My thoughts exactly. The tightening of the rental market is, IMHO, a short-term condition. Would-be first time buyers are presently locked-out of the housing market and vacancies are low. As failed flippers give-up on the prospect of a break-even sale, rental inventory will increase.
Perhaps one of my most controversial positions. Rents will go up. Rents have already been going up after a prolonged period of flat or slightly declining pricing. Rents didn't go up because landlords like me had very low long term cost basises. We long term real landlords have been recently getting out. The new owners have unbelievably high costs. The last house I sold, the new owner took on property taxes that alone consume 30% of the gross rent. As the cost basis shifts the increases will be passed on. The BLS and Fed are currently worried about the devils bargain they made using OER, Owners Equivalent Rent. At ~27% of the CPI it has been a recent large contributor to inflation measures. In the short term you may find some cheap housing but if you think a flopper is going to sign a lease for the entire school year you are mistaken. He cannot afford it and you don't want to rent anything that may cause you to uproot your family with 30 days notice.
Robert,
I still disagree with you on this topic. It is supply vs. demand that determines prices, not input prices. For example, what would it have cost to have a wagon wheel made in 1970? Or, a ox-pulled plowshare in 1985?
If rental housing stock exceeds the rental demand, prices fall, that's a simple economics principle. There are some excellent examples of that; look at small urban centers in places like the Southern Tier of New York, or upstate for that matter, as well as many places in Pennsylvania. Real rents have been falling in some places for 30 or more years because of excessive supply. Nominal rents are down for the past 15 years due to major pullouts in several cities.

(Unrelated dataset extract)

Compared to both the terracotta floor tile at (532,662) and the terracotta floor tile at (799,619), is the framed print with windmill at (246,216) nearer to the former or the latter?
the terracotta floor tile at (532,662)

In a balanced market, you're right that costs get pushed through, but in an unbalanced market with substantial new stock, it doesn't matter what someone paid for it.
Hoping rents will rise because someone paid a lot for something is like buying a stock at an inflated price and hoping company earnings increase because you bought it for so much.
John Doe,
You are in the majority with your analysis. Nearly everyone thinks declining purchase prices translate to lower rents. This is perhaps my most controversial position. First remember that a half dozen years of rapidly rising purcase prices didn't show up as rising rents. With that why should the reverse obey the rules? Second, remember rents need to track costs. When I sold my last rental for 4x what I paid the person who bought it needs to be the new baseline. Good thing I have thick skin and a long perspective. My opinion of rent v. price is so controversial that you need to understand my circumstance. I "had" a fully amortized rental that cost less than $2000 per year and generated $10,000 per year. I sold this pig. Pig? Huh? Yes, pig. 273 times rent to sell the pig. A good rent is 90x, a fair rent is 100x and given special circumstances like Prop 13 and such 120 is a sustainable rent. If things only revert to mean I'll buy two with the proceeds. I expect ot buy three but I'm an optimist (pessimist?).